People like Dobson must come to understand that the abortion issue isn’t just politics.  It’s not just some battle of abstract ideas.  There are actual, real, living, thinking, feeling human lives at stake, here!  Throwing a temper tantrum (which is exactly what this is) by using your vast wealth and influence to sabotage the significantly more pro-life-friendly of the two major American political parties, just because your favorite candidate didn’t win would be a disaster.  And it will not be nearly as much of a disaster for the GOP as it will be for millions of unborn children across America who would be spared the fate of abortion under a President Giuliani, but not under a President Rodham.

Perhaps we forget that even Abraham Lincoln did not originally favor the passage of federal laws to abolish slavery.  While he was personally opposed to slavery as a matter of private choice, he for a long time felt that the institution was a necessary evil of sorts that would have to be gradually phased out over a long period of time.  Even in the early stages of the Civil War, Lincoln thought it would be unconstitutional for the federal government to mandate the immediate abolition of slavery.  Though Lincoln said he personally “hated slavery,” he for a long time thought it practically necessary to keep legal (sound like anyone else we know?).

Basically, what James Dobson is proposing doing today would be the equivalent of if the Radical Republicans in 1860 had run a major third party right-wing candidate in opposition to the fellow right-wing Abraham Lincoln just because he wasn’t a hardcore enough abolitionist.  Imagine if they had actually done this and John Breckenridge had been elected President instead of Abraham Lincoln.  This country would likely be a very different place today if that had happened.

The importance of the Republican Party remaining both the pro-life party and the big tent party cannot be overstated.  The GOP must remain united, even if Rudy Giuliani is nominated.  Why?  Because Rudy Giuliani sides with pro-lifers on all the actual policy matters that a United States President can touch, even if he gets there through a different line of reasoning.  That’s the whole meaning of the big tent party!  We can have people with different views, but ultimately, our goals point in the same direction.  And that is the only way we will ever see our goals accomplished.  Pro-lifers will see much of their hard-earned success erased away if we disunite.

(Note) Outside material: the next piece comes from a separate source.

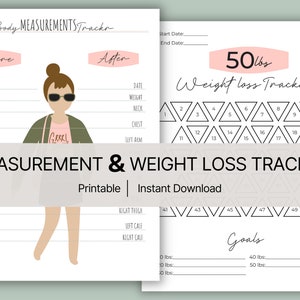 50 lbs Weight Loss Tracker & MEASUREMENT TRACKER BUNDLE, Goal Planner, Weight Challenge
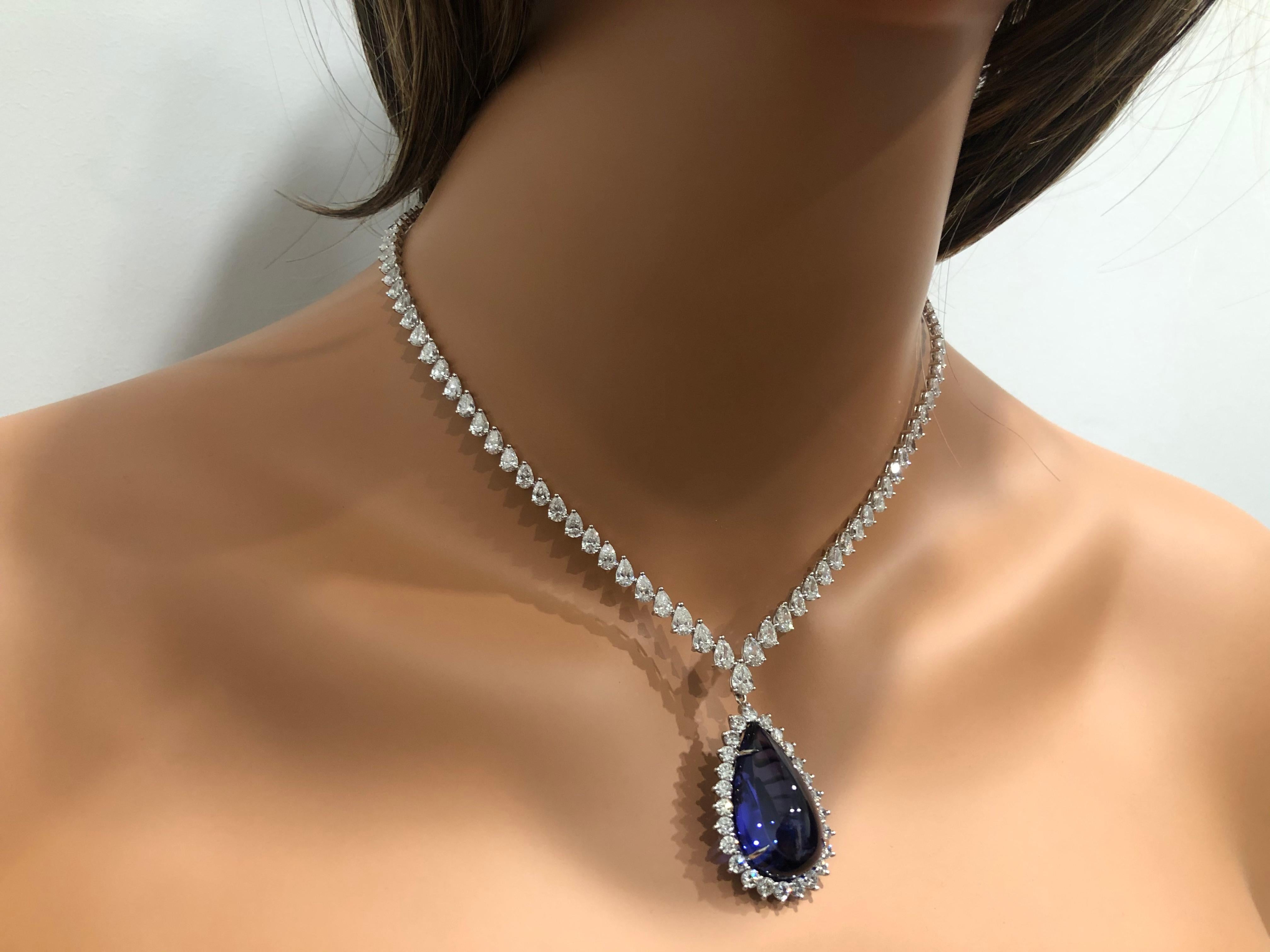 40.91 Carat Flawless Blue Pear Shape Tanzanite Diamond Pendant Necklace 1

And yet, Rudy Giuliani is not the real danger here.  Almost every poll shows that Rudy remains the favorite of we evangelical and social conservative voters.  As he should.  Rudy Giuliani is our best hope to continue the success of the pro-life movement.  If you were to ask me what I really believe, I don’t think a third party challenge by an uber-pro-life candidate will cost Giuliani the general election when all is said and done.  I think pro-life voters are sophisticated and intelligent enough not to embark on such a stupid venture.  And I should know–I speak with average, normal pro-life Republicans every day, and, heck, I am one.  The vast majority of pro-lifers who are motivated enough to get up and go to the ballot box are also motivated enough to really think objectively and pragmatically about their best option in 2008.

No, the real danger is not Rudy Giuliani.

The real danger is, surprisingly, people like James Dobson.  Big-wigs like Dobson have political power, influence, loads of money, and probably most importantly, spiritual and emotional sway.

Rudy Giuliani will not split the GOP.  But James Dobson might.

Josiah Schmidt

One Response to “Will James Dobson Split the GOP?”

  1. Pauli Says:

    I make the point in comments here that it’s really the other guys splitting the GOP more so than Rudy. For example, if McCain would just finally quit and endorse Fred Thompson it would tip the scales considerably, as would the departure of other “vanity” candidates such as the increasingly embarrassing Sam Brownback, Tommy Thompson and Duncan Hunter (who is a good enough guy, but has no campaign.)

    But someone pointed out that, yeah, they need to quit, but they probably won’t. OK — so socons shouldn’t blame Rudy, call him arrogant or grouse about his success until they’ve asked themselves the question “What the hell are these other folks doing?”